/---

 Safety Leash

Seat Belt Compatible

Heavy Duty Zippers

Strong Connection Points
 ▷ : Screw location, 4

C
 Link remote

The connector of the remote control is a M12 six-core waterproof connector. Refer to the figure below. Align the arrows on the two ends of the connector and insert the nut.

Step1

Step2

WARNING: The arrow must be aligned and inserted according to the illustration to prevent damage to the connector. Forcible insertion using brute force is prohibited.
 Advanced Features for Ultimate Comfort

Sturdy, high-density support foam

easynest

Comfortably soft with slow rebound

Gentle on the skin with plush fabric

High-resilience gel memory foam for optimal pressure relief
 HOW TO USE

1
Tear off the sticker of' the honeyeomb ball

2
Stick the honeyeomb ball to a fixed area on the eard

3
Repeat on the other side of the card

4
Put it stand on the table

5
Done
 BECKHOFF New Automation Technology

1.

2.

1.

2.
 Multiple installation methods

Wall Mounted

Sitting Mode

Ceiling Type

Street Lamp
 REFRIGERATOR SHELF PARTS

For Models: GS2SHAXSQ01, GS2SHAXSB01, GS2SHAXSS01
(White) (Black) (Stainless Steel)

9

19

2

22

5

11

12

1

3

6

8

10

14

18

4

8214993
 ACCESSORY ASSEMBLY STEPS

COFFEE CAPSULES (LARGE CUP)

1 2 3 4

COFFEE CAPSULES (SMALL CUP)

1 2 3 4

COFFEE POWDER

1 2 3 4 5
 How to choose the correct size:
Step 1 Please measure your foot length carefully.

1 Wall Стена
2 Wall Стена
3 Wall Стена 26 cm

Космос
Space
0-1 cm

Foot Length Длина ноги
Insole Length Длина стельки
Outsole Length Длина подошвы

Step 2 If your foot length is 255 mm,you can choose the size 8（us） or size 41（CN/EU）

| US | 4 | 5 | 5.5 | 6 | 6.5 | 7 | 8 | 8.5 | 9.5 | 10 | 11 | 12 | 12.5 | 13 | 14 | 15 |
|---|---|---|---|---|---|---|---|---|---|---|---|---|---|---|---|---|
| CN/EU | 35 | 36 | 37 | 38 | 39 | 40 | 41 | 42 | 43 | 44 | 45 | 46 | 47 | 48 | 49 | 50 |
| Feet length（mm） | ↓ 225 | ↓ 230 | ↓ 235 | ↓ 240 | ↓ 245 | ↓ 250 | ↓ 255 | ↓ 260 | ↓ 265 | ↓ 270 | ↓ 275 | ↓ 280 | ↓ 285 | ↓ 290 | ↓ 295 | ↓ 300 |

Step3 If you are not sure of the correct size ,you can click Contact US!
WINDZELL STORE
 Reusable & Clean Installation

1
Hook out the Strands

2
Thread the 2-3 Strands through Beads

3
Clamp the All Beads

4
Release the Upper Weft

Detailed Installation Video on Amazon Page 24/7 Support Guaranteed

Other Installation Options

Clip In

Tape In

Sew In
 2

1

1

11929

\---

Reproduce exactly, please, only the lines from the start of the data above to the line that contains "How to choose", with both ends kept.

 Safety Leash

Seat Belt Compatible

Heavy Duty Zippers

Strong Connection Points
 ▷ : Screw location, 4

C
 Link remote

The connector of the remote control is a M12 six-core waterproof connector. Refer to the figure below. Align the arrows on the two ends of the connector and insert the nut.

Step1

Step2

WARNING: The arrow must be aligned and inserted according to the illustration to prevent damage to the connector. Forcible insertion using brute force is prohibited.
 Advanced Features for Ultimate Comfort

Sturdy, high-density support foam

easynest

Comfortably soft with slow rebound

Gentle on the skin with plush fabric

High-resilience gel memory foam for optimal pressure relief
 HOW TO USE

1
Tear off the sticker of' the honeyeomb ball

2
Stick the honeyeomb ball to a fixed area on the eard

3
Repeat on the other side of the card

4
Put it stand on the table

5
Done
 BECKHOFF New Automation Technology

1.

2.

1.

2.
 Multiple installation methods

Wall Mounted

Sitting Mode

Ceiling Type

Street Lamp
 REFRIGERATOR SHELF PARTS

For Models: GS2SHAXSQ01, GS2SHAXSB01, GS2SHAXSS01
(White) (Black) (Stainless Steel)

9

19

2

22

5

11

12

1

3

6

8

10

14

18

4

8214993
 ACCESSORY ASSEMBLY STEPS

COFFEE CAPSULES (LARGE CUP)

1 2 3 4

COFFEE CAPSULES (SMALL CUP)

1 2 3 4

COFFEE POWDER

1 2 3 4 5
 How to choose the correct size:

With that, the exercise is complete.